When your business experiences a data breach, your first instinct is usually to stop the damage. This can be done by securing your systems and figuring out what went wrong. Now, from a legal standpoint, there is another urgent aspect you cannot afford to ignore: Whom do you need to notify, and how fast should that be done? Data breach laws are complex because they differ from one state to another, and in some cases, by country. So, if you serve customers across multiple jurisdictions and have been hit by a data breach, knowing whom to notify and when is critical.
What is a Data Breach?
A data breach occurs when someone gains unauthorized access to or discloses personal identifiable information (PII). This can happen through hacking, phishing emails, stolen devices, poorly configured software, or even human error. Any business that stores customer data, especially payment or identity information, is at risk of experiencing data breaches. Even if you run a small business, you are not immune to these risks.
When it comes to breach notification laws, they all hinge upon one thing: personal information. Personal information means a person’s first and last name combined with sensitive data about them. This may include a Social Security number, driver’s license, state ID number, financial account details, credit or debit card numbers, and even their health information. If this kind of information is exposed, as a business, you are legally obligated to notify the appropriate parties.
So, When is Notification Required?
Generally, businesses must notify affected individuals without unreasonable delay if the data breach is likely to result in identity theft, fraud, or other harm. The only exception is when law enforcement requests a delay because notification could interfere with an ongoing investigation.
As mentioned earlier, breach notification laws vary by state and even by country. For example, California requires businesses to notify affected individuals within 30 days of discovering a breach. And if more than 500 California residents are affected, the business must submit a sample notification to the California Attorney General shortly after notifying consumers. In other states like Michigan, the law allows businesses to forgo notification if they determine the breach is unlikely to cause significant harm. Given this disparity, it is advisable to consult with a consumer data privacy and compliance attorney to advise you on the best course of action, based on your situation.
What About International Rules Like GDPR?
If your business handles data belonging to individuals in the European Union, the General Data Protection Regulation (GDPR) may apply. Under GDPR, a business must notify the appropriate authority within 72 hours of becoming aware of the breach if it presents a risk to people’s rights and freedom. If the risk is substantially high, you must also notify the affected individuals.
What Should a Data Breach Notice Include?

+++

**Challenge 1**
For each statement, say whether it agrees with the passage on data breach notification, answering yes or no and quoting the words from the passage that decide it.
(a) California gives businesses 30 days from discovering a breach to notify affected individuals.
(b) Under GDPR, a business must always notify the affected individuals within 72 hours.
(c) Small businesses are not at risk of data breaches.
**Challenge 2**
Write the next part of the passage on data breach notification laws, starting right after its last heading.
The records after this sentence are separate material with no tie to the passage.

Part of a data file:
+++

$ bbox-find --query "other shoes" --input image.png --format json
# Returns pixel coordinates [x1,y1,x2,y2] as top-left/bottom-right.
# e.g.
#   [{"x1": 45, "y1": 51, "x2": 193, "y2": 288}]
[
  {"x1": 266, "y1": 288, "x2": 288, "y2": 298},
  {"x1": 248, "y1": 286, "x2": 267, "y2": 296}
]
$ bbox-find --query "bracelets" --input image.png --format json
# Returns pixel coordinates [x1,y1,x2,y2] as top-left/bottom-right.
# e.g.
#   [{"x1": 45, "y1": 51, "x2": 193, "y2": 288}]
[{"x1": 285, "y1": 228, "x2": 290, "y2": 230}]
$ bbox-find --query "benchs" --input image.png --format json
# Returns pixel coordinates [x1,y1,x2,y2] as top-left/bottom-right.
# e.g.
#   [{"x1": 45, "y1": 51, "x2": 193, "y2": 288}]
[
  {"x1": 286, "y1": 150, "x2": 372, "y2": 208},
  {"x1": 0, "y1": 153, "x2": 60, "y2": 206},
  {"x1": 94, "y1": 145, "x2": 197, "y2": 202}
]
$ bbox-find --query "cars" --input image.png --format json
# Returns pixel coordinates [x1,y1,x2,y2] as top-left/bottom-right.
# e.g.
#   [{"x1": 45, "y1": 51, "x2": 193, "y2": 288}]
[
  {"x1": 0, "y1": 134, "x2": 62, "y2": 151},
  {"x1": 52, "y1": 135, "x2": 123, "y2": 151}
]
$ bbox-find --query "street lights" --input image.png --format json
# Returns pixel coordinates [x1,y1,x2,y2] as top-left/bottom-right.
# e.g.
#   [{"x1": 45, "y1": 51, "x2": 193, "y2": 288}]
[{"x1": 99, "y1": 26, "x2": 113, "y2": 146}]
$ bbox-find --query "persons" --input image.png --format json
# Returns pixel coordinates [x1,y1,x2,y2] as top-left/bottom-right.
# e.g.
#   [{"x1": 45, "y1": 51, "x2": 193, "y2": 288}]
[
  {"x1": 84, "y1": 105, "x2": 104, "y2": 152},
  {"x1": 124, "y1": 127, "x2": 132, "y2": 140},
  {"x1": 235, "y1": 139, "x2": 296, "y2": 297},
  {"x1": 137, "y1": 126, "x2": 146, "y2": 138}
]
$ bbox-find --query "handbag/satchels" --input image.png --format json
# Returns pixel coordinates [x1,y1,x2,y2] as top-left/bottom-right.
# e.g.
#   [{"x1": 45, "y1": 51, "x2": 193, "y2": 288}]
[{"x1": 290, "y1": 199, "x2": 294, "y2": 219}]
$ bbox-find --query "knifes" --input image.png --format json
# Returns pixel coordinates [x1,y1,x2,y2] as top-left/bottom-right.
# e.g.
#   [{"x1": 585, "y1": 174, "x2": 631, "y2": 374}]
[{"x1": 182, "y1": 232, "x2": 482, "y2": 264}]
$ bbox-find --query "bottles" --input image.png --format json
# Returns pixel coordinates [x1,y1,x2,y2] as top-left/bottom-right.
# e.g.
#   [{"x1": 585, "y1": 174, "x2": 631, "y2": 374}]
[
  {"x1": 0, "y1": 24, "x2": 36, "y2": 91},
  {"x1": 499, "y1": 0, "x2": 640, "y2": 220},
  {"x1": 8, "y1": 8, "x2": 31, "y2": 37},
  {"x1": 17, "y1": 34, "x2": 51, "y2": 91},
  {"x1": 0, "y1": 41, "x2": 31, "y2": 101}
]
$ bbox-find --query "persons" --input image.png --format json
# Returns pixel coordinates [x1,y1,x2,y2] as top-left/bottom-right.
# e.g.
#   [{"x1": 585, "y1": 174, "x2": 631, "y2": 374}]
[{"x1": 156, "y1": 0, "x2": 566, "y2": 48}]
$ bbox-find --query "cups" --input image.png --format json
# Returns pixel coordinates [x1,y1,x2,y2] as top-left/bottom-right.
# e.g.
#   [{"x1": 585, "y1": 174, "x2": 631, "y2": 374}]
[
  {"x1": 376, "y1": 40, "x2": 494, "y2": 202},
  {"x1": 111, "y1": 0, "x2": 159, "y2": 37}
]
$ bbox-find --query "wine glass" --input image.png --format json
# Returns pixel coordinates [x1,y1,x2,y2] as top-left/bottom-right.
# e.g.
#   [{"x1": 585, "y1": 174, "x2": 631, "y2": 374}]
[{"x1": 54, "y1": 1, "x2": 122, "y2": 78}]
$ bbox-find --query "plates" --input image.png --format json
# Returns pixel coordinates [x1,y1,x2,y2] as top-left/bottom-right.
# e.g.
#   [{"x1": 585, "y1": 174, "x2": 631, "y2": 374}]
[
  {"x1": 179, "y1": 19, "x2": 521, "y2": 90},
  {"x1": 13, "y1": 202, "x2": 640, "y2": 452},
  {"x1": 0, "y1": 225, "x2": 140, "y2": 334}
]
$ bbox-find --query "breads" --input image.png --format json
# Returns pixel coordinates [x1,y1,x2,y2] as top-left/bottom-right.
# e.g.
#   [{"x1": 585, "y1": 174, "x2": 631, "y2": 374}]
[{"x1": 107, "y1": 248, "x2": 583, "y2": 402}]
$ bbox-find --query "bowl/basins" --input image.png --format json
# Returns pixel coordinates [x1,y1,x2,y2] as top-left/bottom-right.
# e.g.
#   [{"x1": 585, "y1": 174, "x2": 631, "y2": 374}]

+++

**Written response 1**
(a) Yes: "California requires businesses to notify affected individuals within 30 days of discovering a breach."
(b) No: "Under GDPR, a business must notify the appropriate authority within 72 hours of becoming aware of the breach if it presents a risk to people’s rights and freedom. If the risk is substantially high, you must also notify the affected individuals."
(c) No: "Even if you run a small business, you are not immune to these risks."

**Written response 2**
When a notification is required, the message must be clear and easy to understand. It should include the following:
What happened in general terms
Type of information involved
A description of what the business has done to secure its systems
A contact number where customers can ask questions
A reminder to customers to stay alert for fraud or identity theft.
The Federal Patchwork: Sector-Specific Notification Laws
There is no single federal data breach notification law in the United States. Instead, sector-specific statutes impose breach notification requirements on particular industries. The Health Insurance Portability and Accountability Act (HIPAA) Breach Notification Rule, 45 C.F.R. §§ 164.400–414, requires covered entities and business associates to notify affected individuals within 60 days of discovering a breach involving unsecured protected health information, to notify the Secretary of the Department of Health and Human Services, and to notify prominent media outlets when 500 or more residents of a single state or jurisdiction are affected. The Gramm-Leach-Bliley Act (GLBA) and implementing rules require financial institutions to notify customers of breaches involving sensitive financial information, with the FTC’s 2023 amendments to the GLBA Safeguards Rule requiring notification of the FTC within 30 days of discovering a breach affecting 500 or more customers.
The Federal Trade Commission has authority under FTC Act Section 5 to pursue enforcement against companies that fail to protect consumer data and then misrepresent the breach or delay notification unreasonably. While the FTC does not administer a general federal breach notification law, it has brought enforcement actions and can seek civil penalties for violations of sector-specific rules it enforces. Congress has debated comprehensive federal breach notification legislation for decades without enacting it, leaving the primary regulatory burden on state law—which creates a compliance matrix for multi-state businesses.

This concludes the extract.